New data resource lists research on infection prevention from COVID-19 vaccines

About Tara Haelle

Tara Haelle (@TaraHaelle) is AHCJ's medical studies core topic leader, guiding journalists through the jargon-filled shorthand of science and research and enabling them to translate the evidence into accurate information.

Coronavirus CG Illustration

Photo: Yuri Samoilov via Flickr

Since the COVID-19 vaccines were authorized by the FDA, one of the big questions has been how well they prevent transmission of the COVID-19 even among those who have been vaccinated. The clinical trials used disease — an infection with symptoms — as the endpoint because stopping severe disease and death was the most important priority. In addition, it’s very difficult to develop a vaccine that creates sterilizing immunity, the type of immunity that prevents infection — the virus’s ability to enter cells and begin replicating.

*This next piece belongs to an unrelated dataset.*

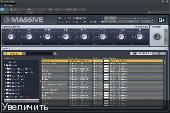Native Instruments - Nocturnal State 1.0 (MASSiVE) - пресеты для Massive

A handful of vaccines can prevent infection, but most only prevent disease. If the COVID-19 vaccines do not prevent infection, that means a person who is vaccinated can theoretically pick up the virus, which will then replicate for a short time before the immune response takes care of it.

During that time, the vaccinated person would potentially be infectious to others, though less so than a symptomatic person since the vaccinated person would not have much virus (viral load) in their body. If, however, the vaccines can prevent infection entirely, then most vaccinated people would not be likely to pick up the virus and risk passing it on to others.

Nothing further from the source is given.